Early in her career, Lyke worked in the athletic compliance office at the University of Cincinnati and began her career in college athletics as an intern with the NCAA.

==Title IX Lawsuit==
In February 2026, Lyke was named in a Title IX lawsuit filed by six former players on the Pittsburgh women's basketball team against coach Tory Verdi and the school over allegations of abusive coaching methods and a failure to investigate the reports of abuse. The lawsuit claims that players and staff repeatedly brought concerns about Coach Verdi's behavior to senior administrators, specifically naming Lyke and two other senior administrators, and that despite this notice, Lyke and her team took no corrective action, allowing a "hostile, discriminatory, and retaliatory environment" to persist. The lawsuit also notes that Lyke hired Verdi in 2023 based on their prior relationship at Eastern Michigan.

==Education and early career==
Lyke was born and raised in Canton, Ohio. She earned her bachelor's degree from the University of Michigan in 1992, where she was a four-year member of the Michigan Wolverines softball team playing under head coach Carol "Hutch" Hutchins. Lyke served as captain and played first base on the 1992 Big Ten Championship Team.

She later earned a Juris Doctor degree from the University of Akron School of Law in 1995 and subsequently passed the Ohio Bar Examination.

==Boards and recognition==
Lyke has served on several NCAA national committees including the NCAA Division I Council (2019-23), the NCAA Division I Football Oversight Committee (2021-2024; Chair in 2023 and 2024), and the NCAA Men's Lacrosse Selection Committee (2011-2014; Chair in 2014).

In July 2020 Lyke testified before the United States Senate Judiciary Committee on gambling, highlighting the risks of wagering on college athletics and advocating for the protection of student-athletes and the integrity of college athletics.

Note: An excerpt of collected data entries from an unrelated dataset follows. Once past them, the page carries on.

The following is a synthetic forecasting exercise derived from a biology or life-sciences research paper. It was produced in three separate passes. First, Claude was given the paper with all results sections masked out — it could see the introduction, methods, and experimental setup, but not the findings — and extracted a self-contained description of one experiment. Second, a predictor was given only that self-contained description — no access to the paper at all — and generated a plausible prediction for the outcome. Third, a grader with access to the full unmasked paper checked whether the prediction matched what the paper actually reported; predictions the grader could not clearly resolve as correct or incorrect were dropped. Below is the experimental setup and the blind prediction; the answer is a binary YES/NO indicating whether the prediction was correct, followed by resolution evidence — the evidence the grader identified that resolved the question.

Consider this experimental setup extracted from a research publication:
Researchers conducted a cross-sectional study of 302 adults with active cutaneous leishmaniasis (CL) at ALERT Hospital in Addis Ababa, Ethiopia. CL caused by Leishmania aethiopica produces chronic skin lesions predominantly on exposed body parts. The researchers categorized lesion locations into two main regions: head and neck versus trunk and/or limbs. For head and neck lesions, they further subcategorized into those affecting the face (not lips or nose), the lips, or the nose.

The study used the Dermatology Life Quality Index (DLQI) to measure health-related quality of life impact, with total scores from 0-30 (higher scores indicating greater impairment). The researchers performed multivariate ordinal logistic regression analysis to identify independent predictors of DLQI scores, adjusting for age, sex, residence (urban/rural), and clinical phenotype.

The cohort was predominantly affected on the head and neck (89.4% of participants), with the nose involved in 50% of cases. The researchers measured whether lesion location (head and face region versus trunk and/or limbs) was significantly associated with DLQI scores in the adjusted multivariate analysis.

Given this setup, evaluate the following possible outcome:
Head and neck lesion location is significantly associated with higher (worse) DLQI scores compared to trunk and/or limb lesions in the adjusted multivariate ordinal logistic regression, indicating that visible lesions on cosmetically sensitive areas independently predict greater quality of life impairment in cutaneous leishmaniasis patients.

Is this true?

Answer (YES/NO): YES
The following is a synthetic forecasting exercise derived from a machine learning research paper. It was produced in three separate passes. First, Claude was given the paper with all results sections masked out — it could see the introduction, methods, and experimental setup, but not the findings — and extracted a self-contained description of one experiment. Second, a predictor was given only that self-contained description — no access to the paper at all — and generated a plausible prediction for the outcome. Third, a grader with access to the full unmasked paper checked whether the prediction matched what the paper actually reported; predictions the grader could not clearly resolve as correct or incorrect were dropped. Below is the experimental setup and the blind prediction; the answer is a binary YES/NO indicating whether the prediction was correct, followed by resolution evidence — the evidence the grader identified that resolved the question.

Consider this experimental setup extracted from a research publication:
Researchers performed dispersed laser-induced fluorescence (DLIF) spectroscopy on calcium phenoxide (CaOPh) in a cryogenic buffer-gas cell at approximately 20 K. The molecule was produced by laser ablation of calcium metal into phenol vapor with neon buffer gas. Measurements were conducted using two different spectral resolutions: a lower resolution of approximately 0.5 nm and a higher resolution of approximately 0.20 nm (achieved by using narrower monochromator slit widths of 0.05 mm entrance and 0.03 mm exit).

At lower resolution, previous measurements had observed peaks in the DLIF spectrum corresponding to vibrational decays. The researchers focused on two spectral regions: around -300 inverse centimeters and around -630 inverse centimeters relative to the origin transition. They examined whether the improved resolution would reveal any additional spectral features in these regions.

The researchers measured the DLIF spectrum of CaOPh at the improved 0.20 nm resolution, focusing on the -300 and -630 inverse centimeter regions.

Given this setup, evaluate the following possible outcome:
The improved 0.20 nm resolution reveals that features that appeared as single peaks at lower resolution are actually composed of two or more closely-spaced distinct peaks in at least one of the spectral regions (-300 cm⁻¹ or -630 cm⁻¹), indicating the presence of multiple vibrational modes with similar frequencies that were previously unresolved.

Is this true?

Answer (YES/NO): YES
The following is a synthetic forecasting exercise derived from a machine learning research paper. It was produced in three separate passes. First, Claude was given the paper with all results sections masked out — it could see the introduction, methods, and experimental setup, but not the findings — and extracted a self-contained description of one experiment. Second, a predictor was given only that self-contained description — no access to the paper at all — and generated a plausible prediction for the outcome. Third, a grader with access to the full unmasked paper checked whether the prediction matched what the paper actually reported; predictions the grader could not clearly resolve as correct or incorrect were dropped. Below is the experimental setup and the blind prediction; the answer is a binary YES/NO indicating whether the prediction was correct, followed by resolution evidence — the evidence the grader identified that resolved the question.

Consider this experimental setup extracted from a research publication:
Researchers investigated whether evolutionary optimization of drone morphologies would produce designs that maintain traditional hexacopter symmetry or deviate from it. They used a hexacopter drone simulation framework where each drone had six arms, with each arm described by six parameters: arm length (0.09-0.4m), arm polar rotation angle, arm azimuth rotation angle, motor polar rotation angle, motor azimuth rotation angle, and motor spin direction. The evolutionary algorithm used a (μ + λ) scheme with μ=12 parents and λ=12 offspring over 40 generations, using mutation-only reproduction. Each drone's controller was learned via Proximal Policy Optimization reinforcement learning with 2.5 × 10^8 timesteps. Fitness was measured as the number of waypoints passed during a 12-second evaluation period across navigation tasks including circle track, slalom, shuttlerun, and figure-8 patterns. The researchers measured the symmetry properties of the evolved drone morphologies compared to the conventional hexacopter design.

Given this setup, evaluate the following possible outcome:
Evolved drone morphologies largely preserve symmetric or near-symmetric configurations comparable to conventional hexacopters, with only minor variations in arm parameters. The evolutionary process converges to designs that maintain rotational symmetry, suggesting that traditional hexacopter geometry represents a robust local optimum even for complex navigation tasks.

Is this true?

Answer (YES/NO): NO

Lyke has served on numerous boards throughout her career, including National Association of Collegiate Directors of Athletics (NACDA),LEAD1 Association, and as President of Women Leaders in Sports.

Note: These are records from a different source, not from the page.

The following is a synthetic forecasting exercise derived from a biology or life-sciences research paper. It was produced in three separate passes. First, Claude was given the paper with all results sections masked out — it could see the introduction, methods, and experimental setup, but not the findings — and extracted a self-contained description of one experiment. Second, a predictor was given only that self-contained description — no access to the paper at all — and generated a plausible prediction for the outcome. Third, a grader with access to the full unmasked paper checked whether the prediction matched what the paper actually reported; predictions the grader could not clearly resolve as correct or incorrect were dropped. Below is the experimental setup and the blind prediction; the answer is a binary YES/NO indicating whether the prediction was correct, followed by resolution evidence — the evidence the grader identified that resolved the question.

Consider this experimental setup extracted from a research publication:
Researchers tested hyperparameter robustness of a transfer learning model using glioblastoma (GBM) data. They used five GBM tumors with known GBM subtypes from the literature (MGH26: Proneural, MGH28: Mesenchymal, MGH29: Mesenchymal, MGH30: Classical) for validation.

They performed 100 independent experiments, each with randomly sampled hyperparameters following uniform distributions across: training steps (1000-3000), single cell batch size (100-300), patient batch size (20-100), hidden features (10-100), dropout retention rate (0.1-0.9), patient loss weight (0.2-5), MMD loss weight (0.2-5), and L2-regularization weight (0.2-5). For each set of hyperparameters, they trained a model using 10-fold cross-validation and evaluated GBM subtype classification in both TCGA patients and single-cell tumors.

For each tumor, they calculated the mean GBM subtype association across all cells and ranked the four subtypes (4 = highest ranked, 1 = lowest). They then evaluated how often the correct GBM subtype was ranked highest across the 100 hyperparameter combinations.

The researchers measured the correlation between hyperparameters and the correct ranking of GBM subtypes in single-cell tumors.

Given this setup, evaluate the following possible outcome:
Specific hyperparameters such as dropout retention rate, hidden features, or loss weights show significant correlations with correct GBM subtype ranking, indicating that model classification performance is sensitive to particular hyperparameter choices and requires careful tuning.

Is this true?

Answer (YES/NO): NO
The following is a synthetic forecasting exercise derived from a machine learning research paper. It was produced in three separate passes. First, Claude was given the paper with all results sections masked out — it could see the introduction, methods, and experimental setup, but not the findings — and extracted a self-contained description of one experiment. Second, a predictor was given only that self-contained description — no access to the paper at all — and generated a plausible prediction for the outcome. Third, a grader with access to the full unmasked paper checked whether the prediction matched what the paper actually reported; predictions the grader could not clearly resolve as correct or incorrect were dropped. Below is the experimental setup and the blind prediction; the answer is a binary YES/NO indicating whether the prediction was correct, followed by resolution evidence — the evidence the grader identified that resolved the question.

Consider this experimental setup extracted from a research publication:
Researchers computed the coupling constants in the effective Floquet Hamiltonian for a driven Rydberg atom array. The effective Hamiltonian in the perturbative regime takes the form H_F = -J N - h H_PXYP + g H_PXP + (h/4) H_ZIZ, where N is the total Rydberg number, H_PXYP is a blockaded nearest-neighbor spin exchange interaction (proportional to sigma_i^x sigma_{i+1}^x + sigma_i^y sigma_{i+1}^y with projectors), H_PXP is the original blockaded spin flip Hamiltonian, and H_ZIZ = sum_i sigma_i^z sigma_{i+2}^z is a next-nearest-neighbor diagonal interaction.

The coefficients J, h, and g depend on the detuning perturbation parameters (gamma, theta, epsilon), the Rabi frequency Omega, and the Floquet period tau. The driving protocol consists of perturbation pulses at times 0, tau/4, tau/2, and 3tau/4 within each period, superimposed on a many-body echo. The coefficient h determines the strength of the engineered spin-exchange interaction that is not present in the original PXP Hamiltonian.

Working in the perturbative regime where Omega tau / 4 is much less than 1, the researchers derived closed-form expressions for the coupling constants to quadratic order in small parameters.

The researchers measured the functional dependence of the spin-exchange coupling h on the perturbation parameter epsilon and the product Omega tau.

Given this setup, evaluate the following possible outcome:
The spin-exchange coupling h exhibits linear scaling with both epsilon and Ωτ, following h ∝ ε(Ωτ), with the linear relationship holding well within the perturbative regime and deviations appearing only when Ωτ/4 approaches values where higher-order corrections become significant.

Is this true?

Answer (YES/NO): NO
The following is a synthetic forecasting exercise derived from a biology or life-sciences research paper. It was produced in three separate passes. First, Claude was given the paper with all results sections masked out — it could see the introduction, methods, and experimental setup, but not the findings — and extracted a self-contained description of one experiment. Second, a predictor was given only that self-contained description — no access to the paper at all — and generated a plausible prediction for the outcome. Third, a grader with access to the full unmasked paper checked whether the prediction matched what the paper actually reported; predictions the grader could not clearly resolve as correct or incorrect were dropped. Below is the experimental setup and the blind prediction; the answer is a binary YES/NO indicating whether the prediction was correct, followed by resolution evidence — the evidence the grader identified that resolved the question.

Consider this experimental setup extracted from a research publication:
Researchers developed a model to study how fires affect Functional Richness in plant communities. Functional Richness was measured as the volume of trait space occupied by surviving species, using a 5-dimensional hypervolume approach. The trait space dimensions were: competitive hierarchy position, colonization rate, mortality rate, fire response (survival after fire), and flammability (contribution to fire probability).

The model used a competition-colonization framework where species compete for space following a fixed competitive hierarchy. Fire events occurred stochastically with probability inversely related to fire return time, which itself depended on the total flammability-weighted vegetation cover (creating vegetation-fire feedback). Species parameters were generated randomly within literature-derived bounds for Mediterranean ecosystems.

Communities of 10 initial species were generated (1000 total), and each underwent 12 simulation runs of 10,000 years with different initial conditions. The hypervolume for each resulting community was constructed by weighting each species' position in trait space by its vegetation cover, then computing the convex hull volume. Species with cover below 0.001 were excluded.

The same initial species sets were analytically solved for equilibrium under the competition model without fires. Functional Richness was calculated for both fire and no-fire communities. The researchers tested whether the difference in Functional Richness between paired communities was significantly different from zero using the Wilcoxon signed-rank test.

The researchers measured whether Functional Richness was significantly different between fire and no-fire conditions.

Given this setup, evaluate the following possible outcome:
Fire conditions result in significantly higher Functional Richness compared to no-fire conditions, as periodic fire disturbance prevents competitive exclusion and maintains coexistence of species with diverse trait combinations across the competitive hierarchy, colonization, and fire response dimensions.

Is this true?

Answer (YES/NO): NO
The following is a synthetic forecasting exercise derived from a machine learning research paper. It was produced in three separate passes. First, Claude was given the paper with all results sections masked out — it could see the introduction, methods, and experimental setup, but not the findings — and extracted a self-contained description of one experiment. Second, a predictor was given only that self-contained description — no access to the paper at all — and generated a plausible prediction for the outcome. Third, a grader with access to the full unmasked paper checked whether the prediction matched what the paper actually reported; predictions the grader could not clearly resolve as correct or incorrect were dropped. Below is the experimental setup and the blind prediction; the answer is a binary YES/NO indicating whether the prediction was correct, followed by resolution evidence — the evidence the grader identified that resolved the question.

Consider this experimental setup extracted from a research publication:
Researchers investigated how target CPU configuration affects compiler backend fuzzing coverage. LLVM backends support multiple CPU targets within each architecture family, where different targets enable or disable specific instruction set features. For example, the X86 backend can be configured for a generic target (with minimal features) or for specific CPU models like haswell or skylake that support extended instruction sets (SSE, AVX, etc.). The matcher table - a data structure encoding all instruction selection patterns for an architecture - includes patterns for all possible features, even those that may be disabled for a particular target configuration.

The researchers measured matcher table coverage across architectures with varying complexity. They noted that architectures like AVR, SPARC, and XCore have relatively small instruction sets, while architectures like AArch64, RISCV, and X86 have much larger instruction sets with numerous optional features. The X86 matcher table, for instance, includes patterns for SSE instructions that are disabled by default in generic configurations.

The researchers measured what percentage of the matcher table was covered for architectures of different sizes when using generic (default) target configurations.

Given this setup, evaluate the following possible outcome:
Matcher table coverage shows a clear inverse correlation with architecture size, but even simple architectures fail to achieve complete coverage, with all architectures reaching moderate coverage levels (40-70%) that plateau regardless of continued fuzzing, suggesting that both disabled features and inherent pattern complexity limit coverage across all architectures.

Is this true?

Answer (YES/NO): NO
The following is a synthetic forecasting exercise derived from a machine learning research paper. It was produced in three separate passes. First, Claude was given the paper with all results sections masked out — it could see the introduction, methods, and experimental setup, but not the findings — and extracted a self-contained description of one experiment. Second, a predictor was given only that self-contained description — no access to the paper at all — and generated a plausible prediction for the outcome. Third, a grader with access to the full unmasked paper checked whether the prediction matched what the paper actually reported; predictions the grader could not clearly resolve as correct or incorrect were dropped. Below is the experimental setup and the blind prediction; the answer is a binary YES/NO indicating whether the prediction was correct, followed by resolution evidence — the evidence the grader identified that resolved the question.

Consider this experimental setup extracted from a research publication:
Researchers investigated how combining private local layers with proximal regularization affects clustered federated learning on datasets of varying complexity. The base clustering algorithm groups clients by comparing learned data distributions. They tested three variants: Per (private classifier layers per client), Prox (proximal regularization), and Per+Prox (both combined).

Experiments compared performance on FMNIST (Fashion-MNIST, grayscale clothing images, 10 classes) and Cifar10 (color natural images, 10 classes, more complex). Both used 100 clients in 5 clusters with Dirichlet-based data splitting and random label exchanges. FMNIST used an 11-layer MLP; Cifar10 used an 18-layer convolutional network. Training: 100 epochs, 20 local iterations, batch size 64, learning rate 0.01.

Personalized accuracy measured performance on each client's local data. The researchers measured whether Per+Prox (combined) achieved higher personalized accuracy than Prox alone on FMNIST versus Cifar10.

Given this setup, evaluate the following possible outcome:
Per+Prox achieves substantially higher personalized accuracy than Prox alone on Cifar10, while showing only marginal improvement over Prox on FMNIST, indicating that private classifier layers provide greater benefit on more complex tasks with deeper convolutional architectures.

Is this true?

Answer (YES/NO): NO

In 2023, Lyke served at the Chair of the ACC Directors of Athletics in 2023. While in Pittsburgh, she also served as a Board member for the UPMC Hillman Cancer Center and Pittsburgh Three Rivers Marathon. She currently serves on the Board of Directors of the Pro Football Hall of Fame.

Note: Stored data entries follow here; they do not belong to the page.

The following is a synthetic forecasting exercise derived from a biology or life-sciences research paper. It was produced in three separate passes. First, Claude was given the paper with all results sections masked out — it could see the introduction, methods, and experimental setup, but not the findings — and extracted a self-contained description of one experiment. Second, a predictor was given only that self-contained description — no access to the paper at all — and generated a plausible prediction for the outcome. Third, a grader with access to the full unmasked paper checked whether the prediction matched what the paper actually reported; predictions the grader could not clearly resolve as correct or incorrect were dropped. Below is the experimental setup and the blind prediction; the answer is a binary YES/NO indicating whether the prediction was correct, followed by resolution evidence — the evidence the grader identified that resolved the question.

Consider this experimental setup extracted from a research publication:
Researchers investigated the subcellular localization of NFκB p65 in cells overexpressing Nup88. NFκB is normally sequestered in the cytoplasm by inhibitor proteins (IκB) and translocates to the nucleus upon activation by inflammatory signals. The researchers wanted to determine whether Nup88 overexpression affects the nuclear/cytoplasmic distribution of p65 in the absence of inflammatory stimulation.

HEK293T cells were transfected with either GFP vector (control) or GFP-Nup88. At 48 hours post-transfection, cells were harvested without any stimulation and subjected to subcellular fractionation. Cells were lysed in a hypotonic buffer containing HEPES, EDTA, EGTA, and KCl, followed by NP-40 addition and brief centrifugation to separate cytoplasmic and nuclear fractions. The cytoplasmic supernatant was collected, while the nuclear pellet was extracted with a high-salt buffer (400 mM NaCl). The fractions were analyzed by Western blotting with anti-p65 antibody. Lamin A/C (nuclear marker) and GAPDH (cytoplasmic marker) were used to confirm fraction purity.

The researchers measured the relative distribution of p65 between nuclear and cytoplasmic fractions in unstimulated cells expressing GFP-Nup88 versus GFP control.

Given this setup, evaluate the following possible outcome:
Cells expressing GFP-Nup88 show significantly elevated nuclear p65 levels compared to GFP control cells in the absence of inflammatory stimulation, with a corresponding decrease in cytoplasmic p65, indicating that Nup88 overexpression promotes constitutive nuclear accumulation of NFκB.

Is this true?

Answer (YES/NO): YES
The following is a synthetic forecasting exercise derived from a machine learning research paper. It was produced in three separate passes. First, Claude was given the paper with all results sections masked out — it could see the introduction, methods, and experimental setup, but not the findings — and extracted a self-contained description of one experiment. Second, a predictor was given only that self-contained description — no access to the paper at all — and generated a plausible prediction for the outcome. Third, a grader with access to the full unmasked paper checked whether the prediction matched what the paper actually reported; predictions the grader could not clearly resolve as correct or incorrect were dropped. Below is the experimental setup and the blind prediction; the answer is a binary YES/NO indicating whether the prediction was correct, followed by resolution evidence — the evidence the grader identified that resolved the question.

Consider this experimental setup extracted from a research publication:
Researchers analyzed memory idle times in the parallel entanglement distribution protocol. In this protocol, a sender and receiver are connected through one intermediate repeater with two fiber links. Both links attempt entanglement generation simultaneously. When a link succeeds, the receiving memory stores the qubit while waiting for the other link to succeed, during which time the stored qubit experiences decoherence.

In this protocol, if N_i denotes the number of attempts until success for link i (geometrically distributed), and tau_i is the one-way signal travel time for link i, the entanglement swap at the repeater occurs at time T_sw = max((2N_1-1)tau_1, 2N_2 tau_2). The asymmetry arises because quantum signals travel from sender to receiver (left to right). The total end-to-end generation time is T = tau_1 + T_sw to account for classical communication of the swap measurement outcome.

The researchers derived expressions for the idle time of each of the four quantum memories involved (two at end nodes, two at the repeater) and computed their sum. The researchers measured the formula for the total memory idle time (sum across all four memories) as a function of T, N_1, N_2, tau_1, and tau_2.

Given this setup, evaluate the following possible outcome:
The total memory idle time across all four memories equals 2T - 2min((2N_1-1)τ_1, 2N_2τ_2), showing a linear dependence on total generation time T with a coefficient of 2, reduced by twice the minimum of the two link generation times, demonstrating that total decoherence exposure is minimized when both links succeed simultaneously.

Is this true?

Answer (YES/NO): NO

Lyke was named the 2023 NACDA Athletic Director of the Year honor [3]. She was also a finalist for the Sports Business Journal Athletic Director of the Year award in 2023. In addition, Lyke received the Dapper Dan Sportswoman of the Year award in 2019 and was honored as a Women of Achievement recipient in Pittsburgh. She was a candidate for the Sports Business Journal Athletic Director of the Year in 2023 Additionally, Lyke was awarded the Dapper Dan Sportswoman of the Year in 2019 and Women of Achievement honor in Pittsburgh.